On the topic of authentication, it's solved. SSH nailed it, any further complexity is strictly worse. Signing up is uploading a public key. Signing in is cryptographically signing a commitment to the current ephemeral tunnel.

> Signing up is uploading a public key. Signing in is cryptographically signing a commitment to the current ephemeral tunnel.

How do I sign in from multiple computers?

There are multiple solutions to this, with tradeoffs. Doesn't change the fact that the service should only want a public key, and you should only give the service a public key. That's where this new complexity is being forced on users and developers. You need to be able to sign in, or let your users sign in, but you can choose how complicated of a key management strategy to have.
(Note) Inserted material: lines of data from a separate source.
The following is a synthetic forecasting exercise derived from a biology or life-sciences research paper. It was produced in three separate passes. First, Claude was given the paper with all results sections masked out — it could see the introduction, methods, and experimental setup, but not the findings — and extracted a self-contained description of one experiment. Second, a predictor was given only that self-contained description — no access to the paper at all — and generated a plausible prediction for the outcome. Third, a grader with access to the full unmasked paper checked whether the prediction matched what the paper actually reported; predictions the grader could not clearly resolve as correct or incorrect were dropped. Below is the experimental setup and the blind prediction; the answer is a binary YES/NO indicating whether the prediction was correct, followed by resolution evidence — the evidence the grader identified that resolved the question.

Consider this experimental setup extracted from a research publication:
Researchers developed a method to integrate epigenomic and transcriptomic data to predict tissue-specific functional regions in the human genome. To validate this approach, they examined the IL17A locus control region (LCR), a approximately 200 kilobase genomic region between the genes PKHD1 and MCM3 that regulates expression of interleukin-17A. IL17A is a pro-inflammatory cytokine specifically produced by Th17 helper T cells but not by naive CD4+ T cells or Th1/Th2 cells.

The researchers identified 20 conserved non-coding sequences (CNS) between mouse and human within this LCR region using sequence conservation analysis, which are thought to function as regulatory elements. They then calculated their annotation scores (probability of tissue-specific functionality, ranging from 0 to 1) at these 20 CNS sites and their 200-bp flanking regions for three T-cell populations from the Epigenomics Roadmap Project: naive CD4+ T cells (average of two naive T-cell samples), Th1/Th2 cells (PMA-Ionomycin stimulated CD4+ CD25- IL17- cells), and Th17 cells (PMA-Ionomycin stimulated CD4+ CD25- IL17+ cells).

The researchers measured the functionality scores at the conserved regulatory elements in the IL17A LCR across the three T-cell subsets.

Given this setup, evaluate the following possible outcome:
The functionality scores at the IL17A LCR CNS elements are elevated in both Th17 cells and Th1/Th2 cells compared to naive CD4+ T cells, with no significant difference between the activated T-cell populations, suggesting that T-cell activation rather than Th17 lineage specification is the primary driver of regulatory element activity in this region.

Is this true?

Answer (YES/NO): NO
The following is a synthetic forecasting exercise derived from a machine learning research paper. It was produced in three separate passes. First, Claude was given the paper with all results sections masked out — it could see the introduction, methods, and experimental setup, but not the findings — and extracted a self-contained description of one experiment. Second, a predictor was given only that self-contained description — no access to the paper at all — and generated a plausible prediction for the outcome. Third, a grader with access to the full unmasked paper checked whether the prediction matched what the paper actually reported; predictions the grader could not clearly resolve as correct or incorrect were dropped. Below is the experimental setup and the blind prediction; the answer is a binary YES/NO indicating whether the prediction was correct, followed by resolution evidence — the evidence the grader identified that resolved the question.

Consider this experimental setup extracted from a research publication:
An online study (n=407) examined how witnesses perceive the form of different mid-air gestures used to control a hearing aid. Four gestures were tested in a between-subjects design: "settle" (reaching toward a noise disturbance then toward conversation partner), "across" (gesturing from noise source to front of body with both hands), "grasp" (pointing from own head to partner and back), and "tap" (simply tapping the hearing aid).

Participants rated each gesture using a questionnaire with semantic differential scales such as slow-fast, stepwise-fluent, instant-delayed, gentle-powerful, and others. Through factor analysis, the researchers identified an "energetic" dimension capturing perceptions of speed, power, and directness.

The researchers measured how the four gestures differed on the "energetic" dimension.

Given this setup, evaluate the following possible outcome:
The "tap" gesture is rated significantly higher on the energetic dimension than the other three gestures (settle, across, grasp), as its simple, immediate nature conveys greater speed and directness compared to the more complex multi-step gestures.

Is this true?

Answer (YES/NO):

You can either have 1 key pair per service and sync them with something like 1password. Or you can have 1 key per service per device. Keys that never leave the device is usually considered more secure (and I agree for what I consider my threat model to be).

Important services like primary email, your bank, or cloud platform should probably do 1 key per device. Everything else benefits from the simplicity of 1 key per service with the keys synced.

You are describing passkeys. All of this applies to the passkey scheme.

Actually, a benefit of passkeys is the standardization of client-side cross-device authz operations via caBLE and similar; your secret keys never leave your primary device, but are usable from other devices over a variety of transports.